Retype every item below verbatim, line for line.

(Entries on spatial positioning)
-- Begin --

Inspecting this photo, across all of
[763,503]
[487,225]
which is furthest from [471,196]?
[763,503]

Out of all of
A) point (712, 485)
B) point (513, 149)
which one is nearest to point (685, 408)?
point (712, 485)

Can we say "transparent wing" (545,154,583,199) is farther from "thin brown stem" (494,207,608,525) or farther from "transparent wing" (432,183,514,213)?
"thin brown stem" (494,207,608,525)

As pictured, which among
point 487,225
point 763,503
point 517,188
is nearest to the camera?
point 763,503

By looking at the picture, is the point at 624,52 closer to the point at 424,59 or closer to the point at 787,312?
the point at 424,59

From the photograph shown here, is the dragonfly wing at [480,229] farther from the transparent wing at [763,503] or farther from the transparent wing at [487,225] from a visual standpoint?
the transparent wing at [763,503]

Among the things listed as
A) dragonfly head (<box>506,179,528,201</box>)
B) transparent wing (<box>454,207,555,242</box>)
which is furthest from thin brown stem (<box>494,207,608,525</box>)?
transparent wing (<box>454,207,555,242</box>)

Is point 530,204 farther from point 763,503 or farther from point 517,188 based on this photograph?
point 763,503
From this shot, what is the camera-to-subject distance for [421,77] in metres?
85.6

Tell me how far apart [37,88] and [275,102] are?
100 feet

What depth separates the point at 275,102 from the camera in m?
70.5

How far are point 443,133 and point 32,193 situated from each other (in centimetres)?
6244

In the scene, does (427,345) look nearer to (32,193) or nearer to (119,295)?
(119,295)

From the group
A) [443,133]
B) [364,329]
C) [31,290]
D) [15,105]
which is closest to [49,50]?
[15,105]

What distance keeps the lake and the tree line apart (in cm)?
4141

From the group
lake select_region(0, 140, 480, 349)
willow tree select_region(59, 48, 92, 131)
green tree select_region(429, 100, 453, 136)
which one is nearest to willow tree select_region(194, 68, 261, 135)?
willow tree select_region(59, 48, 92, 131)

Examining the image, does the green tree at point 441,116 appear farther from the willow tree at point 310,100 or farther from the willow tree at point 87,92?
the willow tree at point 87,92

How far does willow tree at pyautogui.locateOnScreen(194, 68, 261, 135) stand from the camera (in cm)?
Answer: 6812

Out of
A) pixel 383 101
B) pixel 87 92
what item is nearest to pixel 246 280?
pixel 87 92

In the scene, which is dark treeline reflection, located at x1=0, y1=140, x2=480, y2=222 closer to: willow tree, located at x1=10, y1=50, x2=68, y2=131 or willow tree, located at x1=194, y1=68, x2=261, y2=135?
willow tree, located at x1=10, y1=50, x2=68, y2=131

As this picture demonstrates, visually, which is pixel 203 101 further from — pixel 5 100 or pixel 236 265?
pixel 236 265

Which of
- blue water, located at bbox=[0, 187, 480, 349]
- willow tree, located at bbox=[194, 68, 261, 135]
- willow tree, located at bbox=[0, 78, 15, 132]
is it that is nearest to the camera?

-- End --

◆ **Written reply**:
Inspecting this photo, across all of
[763,503]
[487,225]
which is furthest from [471,196]?
[763,503]

Out of all of
A) point (712, 485)
B) point (513, 149)
which one is nearest to point (685, 408)?
point (712, 485)

Can we say "transparent wing" (545,154,583,199) is farther from "thin brown stem" (494,207,608,525) or farther from "transparent wing" (432,183,514,213)?
"thin brown stem" (494,207,608,525)

As pictured, which among
point 487,225
point 763,503
point 517,188
is nearest to the camera?
point 763,503

By looking at the picture, is the point at 624,52 closer to the point at 424,59 or closer to the point at 787,312?
the point at 424,59

From the photograph shown here, is the dragonfly wing at [480,229] farther from the transparent wing at [763,503] or farther from the transparent wing at [487,225] from a visual standpoint?
the transparent wing at [763,503]

Among the things listed as
A) dragonfly head (<box>506,179,528,201</box>)
B) transparent wing (<box>454,207,555,242</box>)
which is furthest from thin brown stem (<box>494,207,608,525</box>)?
transparent wing (<box>454,207,555,242</box>)

Is point 530,204 farther from point 763,503 or farther from point 517,188 based on this photograph?
point 763,503
From this shot, what is the camera-to-subject distance for [421,77] in metres?
85.6

Tell me how far apart [37,88] and [275,102] are?
100 feet

What depth separates the point at 275,102 from the camera in m?
70.5

How far are point 443,133 and point 32,193 situated from each other (in centimetres)?
6244

In the scene, does (427,345) look nearer to (32,193) or nearer to (119,295)?
(119,295)

From the group
A) [443,133]
B) [364,329]
C) [31,290]
D) [15,105]
which is closest to [49,50]?
[15,105]

What distance keeps the lake and the tree line apart (in cm)?
4141

From the group
lake select_region(0, 140, 480, 349)
willow tree select_region(59, 48, 92, 131)
green tree select_region(429, 100, 453, 136)
which one is nearest to willow tree select_region(194, 68, 261, 135)?
willow tree select_region(59, 48, 92, 131)

Examining the image, does the green tree at point 441,116 appear farther from the willow tree at point 310,100 or farther from the willow tree at point 87,92?
the willow tree at point 87,92

How far does willow tree at pyautogui.locateOnScreen(194, 68, 261, 135) stand from the camera (in cm)?
Answer: 6812

Out of
A) pixel 383 101
B) pixel 87 92
what item is nearest to pixel 246 280?
pixel 87 92

In the scene, which is dark treeline reflection, located at x1=0, y1=140, x2=480, y2=222 closer to: willow tree, located at x1=10, y1=50, x2=68, y2=131 or willow tree, located at x1=194, y1=68, x2=261, y2=135?
willow tree, located at x1=10, y1=50, x2=68, y2=131

As this picture demonstrates, visually, which is pixel 203 101 further from — pixel 5 100 or pixel 236 265?
pixel 236 265

Which of
- blue water, located at bbox=[0, 187, 480, 349]
- willow tree, located at bbox=[194, 68, 261, 135]
- willow tree, located at bbox=[0, 78, 15, 132]
is it that is nearest to the camera?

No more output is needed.